Balduin II. von Jerusalem war ein guter Herrscher und ein guter Vater. Er scheint seine Töchter geliebt zu haben und wollte das Beste für sie. Aber er wusste auch, dass Melisende einen kampferprobten Mann an ihrer Seite brauchen würde, um ihr Erbe zu verteidigen und zu erhalten. Raol de Montalban ist eine fiktive Figur und steht stellvertretend für die vielen, anonymen Kreuzfahrer und Tempelritter, die im Heiligen Land kämpften – und starben – oft wirklich um ihres Glaubens willen, aber auch, um sich dort als jüngere Söhne ohne besondere Aussichten eine Existens zu schaffen.
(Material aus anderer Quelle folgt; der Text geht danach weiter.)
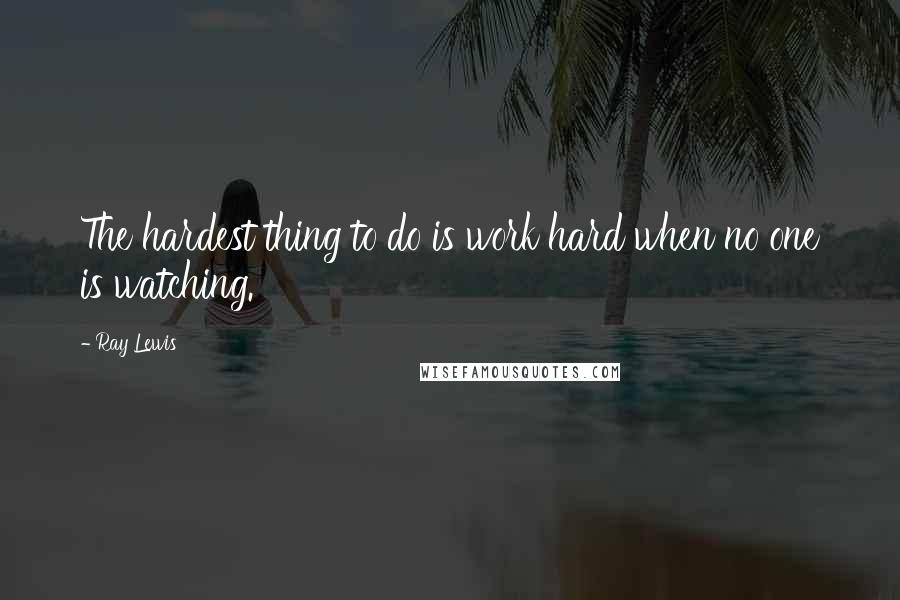 Ray Lewis Quotes: The hardest thing to do is work hard when no one is watching.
Anhand seiner Person erfährt der Leser – fast nebenbei – interessante Details über die Anfänge des Templerordens, der viele Jahre eine herausragende Position in der Geschichte des Heiligen Landes einnehmen sollte.

Aufmachung des Buches
Auf dem Cover des Ebooks bildet ein mehrfarbiges, schemenhaftes, orientalisches Muster den Untergrund für eine Szene aus der Handlung. Sie zeigt einen Mann und eine Frau zu Pferd, hinter denen eine Festung zu sehen ist, von denen es im 12. Jahrhundert im Heiligen Land viele ähnliche gab. Das rote Kreuz der Tempelritter nimmt darüber die ganze Seite ein. Der Name des Autors, sowie der Titel und der Verlag sind in verschieden großen Lettern aufgedruckt. Auf einige Informationen über das Buch und den Autor folgt der Prolog von 1119, sowie 19 Kapitel, die mit aussagekräftigen Überschriften versehen sind. Anmerkungen zu Fakten und Fiktion, ein Glossar und ein Personenverzeichnis beschließen das Buch.

Fazit
Melisende von Jerusalem war eine wichtige historische Persönlichkeit ihrer Zeit, die aber heute fast unbekannt ist. Ulf Schiewe bringt sie nach mehr als 900 Jahren mit diesem spannenden und bewegenden Roman wieder in Erinnerung.